وما آتيتم من ربا ليربو في أموال الناس فلا يربو عند الله

“Dan apa saja yang kamu berikan dari riba agar dia menambah pada harta-harta manusia, maka riba itu tidak akan bertambah di sisi Allah.” (Ar-Rum: 39)

Sedangkan dalam istilah syari'at kata riba bermakna tambahan pada sesuatu yang khusus. Ini berarti tidak setiap tambahan dalam transaksi tergolong riba. Akan tetapi para Ulama telah sepakat bahwa, "Setiap pinjam-meminjam yang dipersyaratkan keuntungan padanya adalah riba."

Haromnya transaksi riba ini ditegaskan oleh Allah dalam firman-Nya:

وأحل الله البيع وحرم الربا

"Dan Allah telah menghalalkan jual beli dan mengharomkan riba.” (Al-Baqoroh: 275)

ياأيها الذين آمنوا اتقوا الله وذروا ما بقي من الربا إن كنتم مؤمنين

“Hai orang-orang yang beriman, bertaqwalah kepada Allah dan tinggalkanlah sisa riba jika kalian benar-benar beriman." (Al-Baqoroh: 278)

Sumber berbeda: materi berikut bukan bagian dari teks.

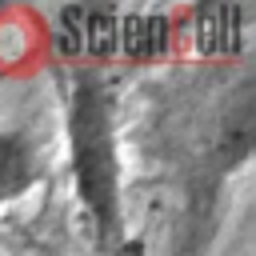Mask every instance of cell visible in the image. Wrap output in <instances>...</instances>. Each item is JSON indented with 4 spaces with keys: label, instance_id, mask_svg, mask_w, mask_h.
<instances>
[{
    "label": "cell",
    "instance_id": "cell-3",
    "mask_svg": "<svg viewBox=\"0 0 256 256\" xmlns=\"http://www.w3.org/2000/svg\"><path fill=\"white\" fill-rule=\"evenodd\" d=\"M44 180V152H40V140L24 128V124H12V128H0V208L20 200L32 184Z\"/></svg>",
    "mask_w": 256,
    "mask_h": 256
},
{
    "label": "cell",
    "instance_id": "cell-2",
    "mask_svg": "<svg viewBox=\"0 0 256 256\" xmlns=\"http://www.w3.org/2000/svg\"><path fill=\"white\" fill-rule=\"evenodd\" d=\"M116 20L120 8H60L56 12V40L72 56H116Z\"/></svg>",
    "mask_w": 256,
    "mask_h": 256
},
{
    "label": "cell",
    "instance_id": "cell-4",
    "mask_svg": "<svg viewBox=\"0 0 256 256\" xmlns=\"http://www.w3.org/2000/svg\"><path fill=\"white\" fill-rule=\"evenodd\" d=\"M172 48V20L160 12H120L116 20V56L160 60Z\"/></svg>",
    "mask_w": 256,
    "mask_h": 256
},
{
    "label": "cell",
    "instance_id": "cell-5",
    "mask_svg": "<svg viewBox=\"0 0 256 256\" xmlns=\"http://www.w3.org/2000/svg\"><path fill=\"white\" fill-rule=\"evenodd\" d=\"M192 44L204 56H232L244 44V8L204 4L192 12Z\"/></svg>",
    "mask_w": 256,
    "mask_h": 256
},
{
    "label": "cell",
    "instance_id": "cell-1",
    "mask_svg": "<svg viewBox=\"0 0 256 256\" xmlns=\"http://www.w3.org/2000/svg\"><path fill=\"white\" fill-rule=\"evenodd\" d=\"M72 188L96 248L116 252L124 240V180L116 148V100L96 68H84L68 100Z\"/></svg>",
    "mask_w": 256,
    "mask_h": 256
}]
</instances>
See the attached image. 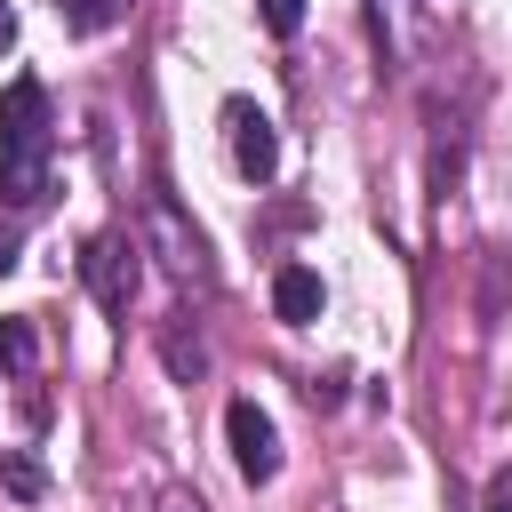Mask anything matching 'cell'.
Returning <instances> with one entry per match:
<instances>
[{
	"label": "cell",
	"instance_id": "obj_1",
	"mask_svg": "<svg viewBox=\"0 0 512 512\" xmlns=\"http://www.w3.org/2000/svg\"><path fill=\"white\" fill-rule=\"evenodd\" d=\"M48 144H56L48 88L32 72H16L0 88V200L8 208H40L48 200Z\"/></svg>",
	"mask_w": 512,
	"mask_h": 512
},
{
	"label": "cell",
	"instance_id": "obj_2",
	"mask_svg": "<svg viewBox=\"0 0 512 512\" xmlns=\"http://www.w3.org/2000/svg\"><path fill=\"white\" fill-rule=\"evenodd\" d=\"M80 280H88V296L104 312H128V296H136V240L128 232H96L88 256H80Z\"/></svg>",
	"mask_w": 512,
	"mask_h": 512
},
{
	"label": "cell",
	"instance_id": "obj_3",
	"mask_svg": "<svg viewBox=\"0 0 512 512\" xmlns=\"http://www.w3.org/2000/svg\"><path fill=\"white\" fill-rule=\"evenodd\" d=\"M224 136H232V168H240L248 184H264V176L280 168V136H272V120H264L248 96L224 104Z\"/></svg>",
	"mask_w": 512,
	"mask_h": 512
},
{
	"label": "cell",
	"instance_id": "obj_4",
	"mask_svg": "<svg viewBox=\"0 0 512 512\" xmlns=\"http://www.w3.org/2000/svg\"><path fill=\"white\" fill-rule=\"evenodd\" d=\"M224 432H232V464H240L248 480H272V472H280V432H272V416H264L256 400H232Z\"/></svg>",
	"mask_w": 512,
	"mask_h": 512
},
{
	"label": "cell",
	"instance_id": "obj_5",
	"mask_svg": "<svg viewBox=\"0 0 512 512\" xmlns=\"http://www.w3.org/2000/svg\"><path fill=\"white\" fill-rule=\"evenodd\" d=\"M272 312H280L288 328L320 320V272H304V264H280V272H272Z\"/></svg>",
	"mask_w": 512,
	"mask_h": 512
},
{
	"label": "cell",
	"instance_id": "obj_6",
	"mask_svg": "<svg viewBox=\"0 0 512 512\" xmlns=\"http://www.w3.org/2000/svg\"><path fill=\"white\" fill-rule=\"evenodd\" d=\"M152 232H160V248H168V264H176V272L192 280V272H200V240L184 232V216H176V200H168V192H152Z\"/></svg>",
	"mask_w": 512,
	"mask_h": 512
},
{
	"label": "cell",
	"instance_id": "obj_7",
	"mask_svg": "<svg viewBox=\"0 0 512 512\" xmlns=\"http://www.w3.org/2000/svg\"><path fill=\"white\" fill-rule=\"evenodd\" d=\"M56 8H64V24H72V32H112L136 0H56Z\"/></svg>",
	"mask_w": 512,
	"mask_h": 512
},
{
	"label": "cell",
	"instance_id": "obj_8",
	"mask_svg": "<svg viewBox=\"0 0 512 512\" xmlns=\"http://www.w3.org/2000/svg\"><path fill=\"white\" fill-rule=\"evenodd\" d=\"M40 360V336H32V320H0V368L8 376H24Z\"/></svg>",
	"mask_w": 512,
	"mask_h": 512
},
{
	"label": "cell",
	"instance_id": "obj_9",
	"mask_svg": "<svg viewBox=\"0 0 512 512\" xmlns=\"http://www.w3.org/2000/svg\"><path fill=\"white\" fill-rule=\"evenodd\" d=\"M256 16H264V32H280V40H288V32L304 24V0H256Z\"/></svg>",
	"mask_w": 512,
	"mask_h": 512
},
{
	"label": "cell",
	"instance_id": "obj_10",
	"mask_svg": "<svg viewBox=\"0 0 512 512\" xmlns=\"http://www.w3.org/2000/svg\"><path fill=\"white\" fill-rule=\"evenodd\" d=\"M8 488H16V496H40V464H32V456H8Z\"/></svg>",
	"mask_w": 512,
	"mask_h": 512
},
{
	"label": "cell",
	"instance_id": "obj_11",
	"mask_svg": "<svg viewBox=\"0 0 512 512\" xmlns=\"http://www.w3.org/2000/svg\"><path fill=\"white\" fill-rule=\"evenodd\" d=\"M488 512H512V464H504V472L488 480Z\"/></svg>",
	"mask_w": 512,
	"mask_h": 512
},
{
	"label": "cell",
	"instance_id": "obj_12",
	"mask_svg": "<svg viewBox=\"0 0 512 512\" xmlns=\"http://www.w3.org/2000/svg\"><path fill=\"white\" fill-rule=\"evenodd\" d=\"M16 48V16H8V0H0V56Z\"/></svg>",
	"mask_w": 512,
	"mask_h": 512
}]
</instances>
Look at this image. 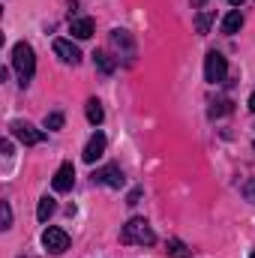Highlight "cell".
<instances>
[{
  "instance_id": "5bb4252c",
  "label": "cell",
  "mask_w": 255,
  "mask_h": 258,
  "mask_svg": "<svg viewBox=\"0 0 255 258\" xmlns=\"http://www.w3.org/2000/svg\"><path fill=\"white\" fill-rule=\"evenodd\" d=\"M54 210H57L54 198H48V195H45V198H39V207H36V219H39V222H48V216H51Z\"/></svg>"
},
{
  "instance_id": "44dd1931",
  "label": "cell",
  "mask_w": 255,
  "mask_h": 258,
  "mask_svg": "<svg viewBox=\"0 0 255 258\" xmlns=\"http://www.w3.org/2000/svg\"><path fill=\"white\" fill-rule=\"evenodd\" d=\"M45 129H63V114L60 111H54V114H45Z\"/></svg>"
},
{
  "instance_id": "3957f363",
  "label": "cell",
  "mask_w": 255,
  "mask_h": 258,
  "mask_svg": "<svg viewBox=\"0 0 255 258\" xmlns=\"http://www.w3.org/2000/svg\"><path fill=\"white\" fill-rule=\"evenodd\" d=\"M225 75H228V60L219 51H207V57H204V81L219 84V81H225Z\"/></svg>"
},
{
  "instance_id": "603a6c76",
  "label": "cell",
  "mask_w": 255,
  "mask_h": 258,
  "mask_svg": "<svg viewBox=\"0 0 255 258\" xmlns=\"http://www.w3.org/2000/svg\"><path fill=\"white\" fill-rule=\"evenodd\" d=\"M198 6H204V0H192V9H198Z\"/></svg>"
},
{
  "instance_id": "d6986e66",
  "label": "cell",
  "mask_w": 255,
  "mask_h": 258,
  "mask_svg": "<svg viewBox=\"0 0 255 258\" xmlns=\"http://www.w3.org/2000/svg\"><path fill=\"white\" fill-rule=\"evenodd\" d=\"M240 195H243L249 204H255V177H246V180L240 183Z\"/></svg>"
},
{
  "instance_id": "9a60e30c",
  "label": "cell",
  "mask_w": 255,
  "mask_h": 258,
  "mask_svg": "<svg viewBox=\"0 0 255 258\" xmlns=\"http://www.w3.org/2000/svg\"><path fill=\"white\" fill-rule=\"evenodd\" d=\"M87 120H90L93 126H99V123L105 120V111H102L99 99H90V102H87Z\"/></svg>"
},
{
  "instance_id": "4fadbf2b",
  "label": "cell",
  "mask_w": 255,
  "mask_h": 258,
  "mask_svg": "<svg viewBox=\"0 0 255 258\" xmlns=\"http://www.w3.org/2000/svg\"><path fill=\"white\" fill-rule=\"evenodd\" d=\"M93 63H96L99 72H105V75H111V72L117 69V60H114L108 51H93Z\"/></svg>"
},
{
  "instance_id": "e0dca14e",
  "label": "cell",
  "mask_w": 255,
  "mask_h": 258,
  "mask_svg": "<svg viewBox=\"0 0 255 258\" xmlns=\"http://www.w3.org/2000/svg\"><path fill=\"white\" fill-rule=\"evenodd\" d=\"M213 18H216L213 12H201V15L195 18V30H198V33H207V30H210V24H213Z\"/></svg>"
},
{
  "instance_id": "52a82bcc",
  "label": "cell",
  "mask_w": 255,
  "mask_h": 258,
  "mask_svg": "<svg viewBox=\"0 0 255 258\" xmlns=\"http://www.w3.org/2000/svg\"><path fill=\"white\" fill-rule=\"evenodd\" d=\"M72 183H75V168H72V162H63V165L54 171L51 186H54V192H69Z\"/></svg>"
},
{
  "instance_id": "ac0fdd59",
  "label": "cell",
  "mask_w": 255,
  "mask_h": 258,
  "mask_svg": "<svg viewBox=\"0 0 255 258\" xmlns=\"http://www.w3.org/2000/svg\"><path fill=\"white\" fill-rule=\"evenodd\" d=\"M231 111V102L228 99H219V102H213V108H210V117L216 120V117H225Z\"/></svg>"
},
{
  "instance_id": "ffe728a7",
  "label": "cell",
  "mask_w": 255,
  "mask_h": 258,
  "mask_svg": "<svg viewBox=\"0 0 255 258\" xmlns=\"http://www.w3.org/2000/svg\"><path fill=\"white\" fill-rule=\"evenodd\" d=\"M0 216H3L0 228H3V231H6V228H12V207H9V201H0Z\"/></svg>"
},
{
  "instance_id": "277c9868",
  "label": "cell",
  "mask_w": 255,
  "mask_h": 258,
  "mask_svg": "<svg viewBox=\"0 0 255 258\" xmlns=\"http://www.w3.org/2000/svg\"><path fill=\"white\" fill-rule=\"evenodd\" d=\"M42 246L51 252V255H60L69 249V234H66L63 228H45V234H42Z\"/></svg>"
},
{
  "instance_id": "7a4b0ae2",
  "label": "cell",
  "mask_w": 255,
  "mask_h": 258,
  "mask_svg": "<svg viewBox=\"0 0 255 258\" xmlns=\"http://www.w3.org/2000/svg\"><path fill=\"white\" fill-rule=\"evenodd\" d=\"M120 240H123V243H138V246H153V243H156V234H153V228L147 225V219L135 216V219H129L126 225H123Z\"/></svg>"
},
{
  "instance_id": "7402d4cb",
  "label": "cell",
  "mask_w": 255,
  "mask_h": 258,
  "mask_svg": "<svg viewBox=\"0 0 255 258\" xmlns=\"http://www.w3.org/2000/svg\"><path fill=\"white\" fill-rule=\"evenodd\" d=\"M138 198H141V189H132L129 198H126V204H138Z\"/></svg>"
},
{
  "instance_id": "d4e9b609",
  "label": "cell",
  "mask_w": 255,
  "mask_h": 258,
  "mask_svg": "<svg viewBox=\"0 0 255 258\" xmlns=\"http://www.w3.org/2000/svg\"><path fill=\"white\" fill-rule=\"evenodd\" d=\"M228 3H231V6H243V0H228Z\"/></svg>"
},
{
  "instance_id": "ba28073f",
  "label": "cell",
  "mask_w": 255,
  "mask_h": 258,
  "mask_svg": "<svg viewBox=\"0 0 255 258\" xmlns=\"http://www.w3.org/2000/svg\"><path fill=\"white\" fill-rule=\"evenodd\" d=\"M54 54L69 66H78L81 63V51H78V45H72L69 39H54Z\"/></svg>"
},
{
  "instance_id": "9c48e42d",
  "label": "cell",
  "mask_w": 255,
  "mask_h": 258,
  "mask_svg": "<svg viewBox=\"0 0 255 258\" xmlns=\"http://www.w3.org/2000/svg\"><path fill=\"white\" fill-rule=\"evenodd\" d=\"M111 45H114L126 60L135 57V42H132V36H129L126 30H111Z\"/></svg>"
},
{
  "instance_id": "30bf717a",
  "label": "cell",
  "mask_w": 255,
  "mask_h": 258,
  "mask_svg": "<svg viewBox=\"0 0 255 258\" xmlns=\"http://www.w3.org/2000/svg\"><path fill=\"white\" fill-rule=\"evenodd\" d=\"M102 153H105V135H102V132H93V138H90V141H87V147H84V162H90V165H93Z\"/></svg>"
},
{
  "instance_id": "8992f818",
  "label": "cell",
  "mask_w": 255,
  "mask_h": 258,
  "mask_svg": "<svg viewBox=\"0 0 255 258\" xmlns=\"http://www.w3.org/2000/svg\"><path fill=\"white\" fill-rule=\"evenodd\" d=\"M93 183H102V186L120 189V186H123V171H120L117 165H105V168L93 171Z\"/></svg>"
},
{
  "instance_id": "6da1fadb",
  "label": "cell",
  "mask_w": 255,
  "mask_h": 258,
  "mask_svg": "<svg viewBox=\"0 0 255 258\" xmlns=\"http://www.w3.org/2000/svg\"><path fill=\"white\" fill-rule=\"evenodd\" d=\"M12 69L18 72L21 84H27L33 78V72H36V54H33V48L27 42H15L12 45Z\"/></svg>"
},
{
  "instance_id": "8fae6325",
  "label": "cell",
  "mask_w": 255,
  "mask_h": 258,
  "mask_svg": "<svg viewBox=\"0 0 255 258\" xmlns=\"http://www.w3.org/2000/svg\"><path fill=\"white\" fill-rule=\"evenodd\" d=\"M69 33L75 39H90L93 36V18H72L69 21Z\"/></svg>"
},
{
  "instance_id": "484cf974",
  "label": "cell",
  "mask_w": 255,
  "mask_h": 258,
  "mask_svg": "<svg viewBox=\"0 0 255 258\" xmlns=\"http://www.w3.org/2000/svg\"><path fill=\"white\" fill-rule=\"evenodd\" d=\"M249 258H255V252H252V255H249Z\"/></svg>"
},
{
  "instance_id": "7c38bea8",
  "label": "cell",
  "mask_w": 255,
  "mask_h": 258,
  "mask_svg": "<svg viewBox=\"0 0 255 258\" xmlns=\"http://www.w3.org/2000/svg\"><path fill=\"white\" fill-rule=\"evenodd\" d=\"M243 27V15H240V9H231L225 18H222V33H228V36H234L237 30Z\"/></svg>"
},
{
  "instance_id": "cb8c5ba5",
  "label": "cell",
  "mask_w": 255,
  "mask_h": 258,
  "mask_svg": "<svg viewBox=\"0 0 255 258\" xmlns=\"http://www.w3.org/2000/svg\"><path fill=\"white\" fill-rule=\"evenodd\" d=\"M249 111H255V93L249 96Z\"/></svg>"
},
{
  "instance_id": "2e32d148",
  "label": "cell",
  "mask_w": 255,
  "mask_h": 258,
  "mask_svg": "<svg viewBox=\"0 0 255 258\" xmlns=\"http://www.w3.org/2000/svg\"><path fill=\"white\" fill-rule=\"evenodd\" d=\"M168 255H171V258H192V252L183 246V240H177V237H174V240H168Z\"/></svg>"
},
{
  "instance_id": "5b68a950",
  "label": "cell",
  "mask_w": 255,
  "mask_h": 258,
  "mask_svg": "<svg viewBox=\"0 0 255 258\" xmlns=\"http://www.w3.org/2000/svg\"><path fill=\"white\" fill-rule=\"evenodd\" d=\"M12 135H15L21 144H27V147H33V144L45 141V132H42V129L30 126V123H24V120H15V123H12Z\"/></svg>"
}]
</instances>
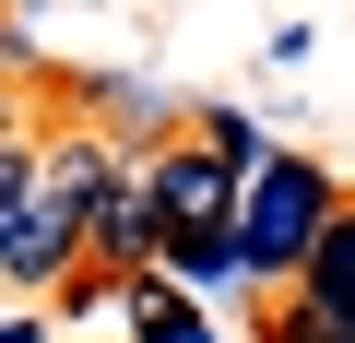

Dari Jabir rodhiyallahu 'anhu:

لعن رسول الله صلى الله عليه وسلم آكل الربا وموكله وكاتبه وشاهديه وقال هم سواء

"Rosulullah shollallahu ‘alaihi wasallam telah melaknat pemakan riba, yang memberi makan riba, penulisnya dan dua saksinya, dan beliau berkata, “Mereka semua sama.” (HR. Muslim)

Rosulullah shollallahu ‘alaihi wasallam bersabda, “Riba memiliki 73 pintu, yang paling ringan dosanya seperti seorang menzinai ibu kandungnya sendiri.” (HR. Al-Hakim dan Al-Baihaqi dalam "Syu’abul Iman" - Syaikh Al-Albani berkata hadits ini shohih)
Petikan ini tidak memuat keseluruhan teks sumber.